Think they both work about the same?


----------



## acitydweller (Dec 28, 2011)

against algae? yes

since i do a WC right after dosing, i use the full strength H2HO which is already 3% in the brown bottle. some people dilute that even further when they dont do a WC... so YMMV


----------



## horsedude (Nov 10, 2012)

yeah i think they both work just as good as each other just make sure you have not got any sensative fish but apart from that go ahead!


----------



## dmagerl (Feb 2, 2010)

If you're doing Excel directly on plants that are out of water, I'd use a 10:1 water/excel mixture. Anything more and you stand the risk of killing the plant as well as the algae.. 

I should say 9 parts water, 1 part excel. Is that 9:1 or 10:1?

I've used 10:1 and it takes a few days but it does kill the algae.


----------



## Darkblade48 (Jan 4, 2008)

dmagerl said:


> If you're doing Excel directly on plants that are out of water, I'd use a 10:1 water/excel mixture. Anything more and you stand the risk of killing the plant as well as the algae..
> 
> I should say 9 parts water, 1 part excel. Is that 9:1 or 10:1?
> 
> I've used 10:1 and it takes a few days but it does kill the algae.


If it is 9 parts water and 1 part excel, then it is 9:1 or a 1 in 10 dilution.


----------



## ThatGuyWithTheFish (Apr 29, 2012)

I've used pure excel before on plants out of water, thought it was under a running sink. It worked very well on the BBA.


----------



## herns (May 6, 2008)

Metricide 14 also works best. More stronger than Excel and a lot more cheaper. Works the same.


----------



## HD Blazingwolf (May 12, 2011)

if u wanna take plants out of water.

set them in a pasta strainer spray them with tidex, wait 3 seconds. sprau with cold water from tap. dunk them in a bowl of tank water with lots of dechlor. 
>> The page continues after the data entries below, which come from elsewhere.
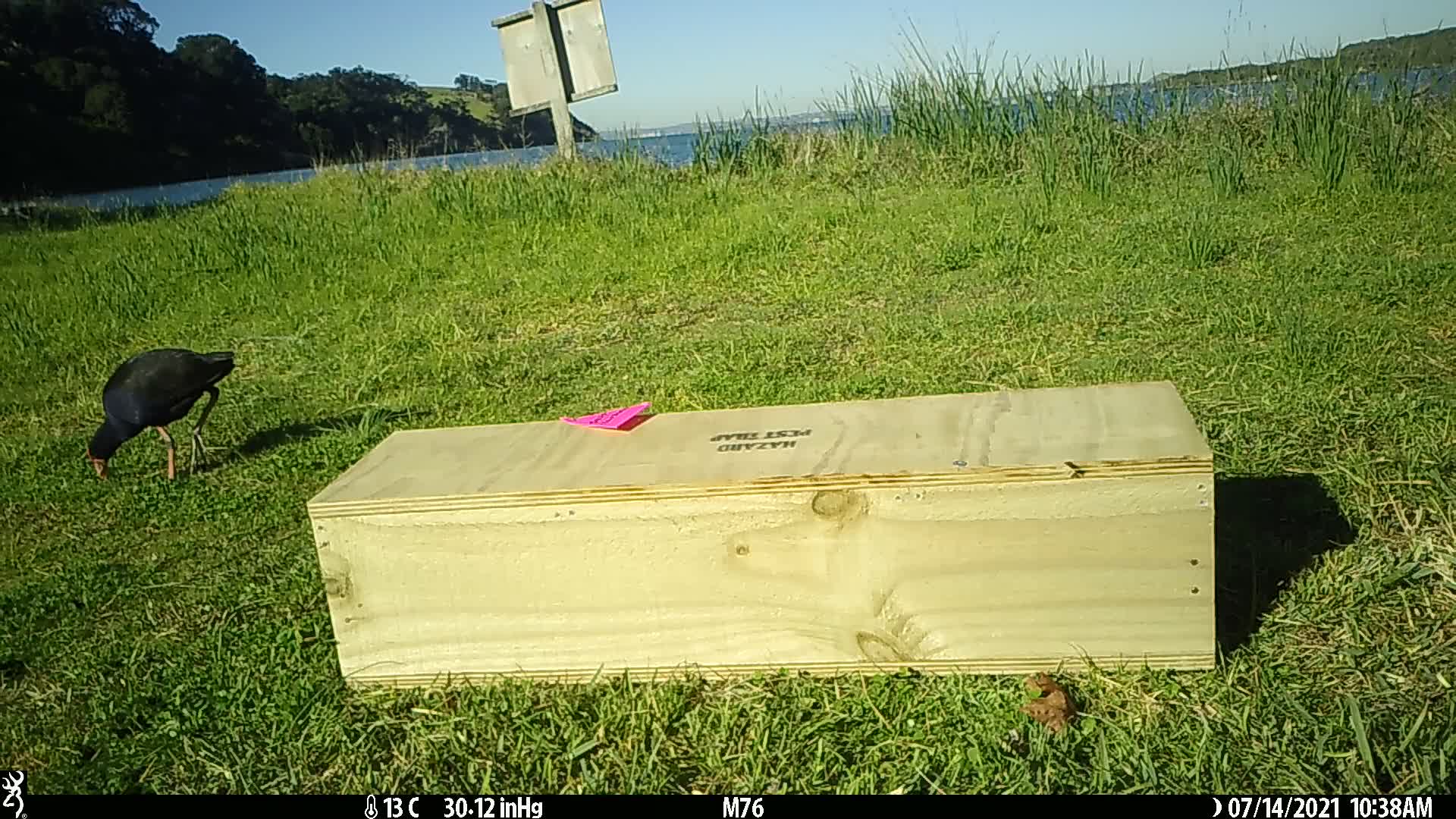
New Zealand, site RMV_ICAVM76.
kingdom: Animalia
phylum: Chordata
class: Aves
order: Gruiformes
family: Rallidae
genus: Porphyrio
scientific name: Porphyrio melanotus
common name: australasian swamphen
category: pukeko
i've done this before with awesome results. only leaves affected are older ones. new ones stay healthy. bba turns grey/red and dies.. peice of cake


----------



## JonWF (Jan 9, 2013)

As of this morning the BBA is essetnailly gone form my tank. I attribute this to the Excel Flourish. I double dosed 1x and turned off the CO2 for a day or two. Turned my tank very cloudy. Three day slater i turned back on the CO2 and the tank cloudiness went away. Then about 5 days later I did a 50% water change with tap water. Now 3 days after that the BBA has evaporated. Excel did not affect the fish, but melted all my val within a day or two (except for some roots that seem to be alive) and crypts. Everything else is fine. I am happy. Good luck!!!


----------